> [Exercise directions]: Each line of the data must be written out again verbatim; no image belongs in the copy.

> [Data supplied]:
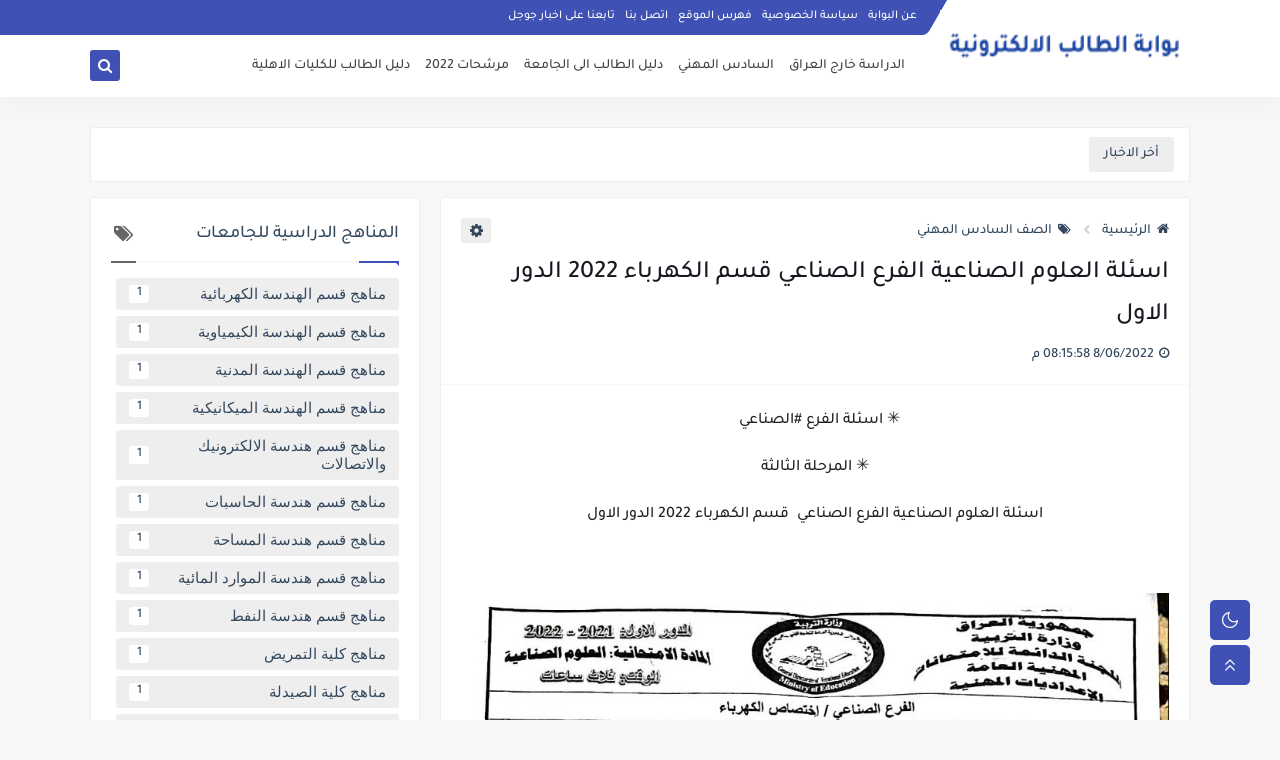

--- FILE ---
content_type: text/html; charset=utf-8
request_url: https://www.google.com/recaptcha/api2/aframe
body_size: 266
content:
<!DOCTYPE HTML><html><head><meta http-equiv="content-type" content="text/html; charset=UTF-8"></head><body><script nonce="MBdj8b6MS-yvZcZHIPnzng">/** Anti-fraud and anti-abuse applications only. See google.com/recaptcha */ try{var clients={'sodar':'https://pagead2.googlesyndication.com/pagead/sodar?'};window.addEventListener("message",function(a){try{if(a.source===window.parent){var b=JSON.parse(a.data);var c=clients[b['id']];if(c){var d=document.createElement('img');d.src=c+b['params']+'&rc='+(localStorage.getItem("rc::a")?sessionStorage.getItem("rc::b"):"");window.document.body.appendChild(d);sessionStorage.setItem("rc::e",parseInt(sessionStorage.getItem("rc::e")||0)+1);localStorage.setItem("rc::h",'1769005650561');}}}catch(b){}});window.parent.postMessage("_grecaptcha_ready", "*");}catch(b){}</script></body></html>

> [Answer to this problem]:
--- FILE ---
content_type: text/html; charset=utf-8
request_url: https://www.google.com/recaptcha/api2/aframe
body_size: 266
content:
<!DOCTYPE HTML><html><head><meta http-equiv="content-type" content="text/html; charset=UTF-8"></head><body><script nonce="MBdj8b6MS-yvZcZHIPnzng">/** Anti-fraud and anti-abuse applications only. See google.com/recaptcha */ try{var clients={'sodar':'https://pagead2.googlesyndication.com/pagead/sodar?'};window.addEventListener("message",function(a){try{if(a.source===window.parent){var b=JSON.parse(a.data);var c=clients[b['id']];if(c){var d=document.createElement('img');d.src=c+b['params']+'&rc='+(localStorage.getItem("rc::a")?sessionStorage.getItem("rc::b"):"");window.document.body.appendChild(d);sessionStorage.setItem("rc::e",parseInt(sessionStorage.getItem("rc::e")||0)+1);localStorage.setItem("rc::h",'1769005650561');}}}catch(b){}});window.parent.postMessage("_grecaptcha_ready", "*");}catch(b){}</script></body></html>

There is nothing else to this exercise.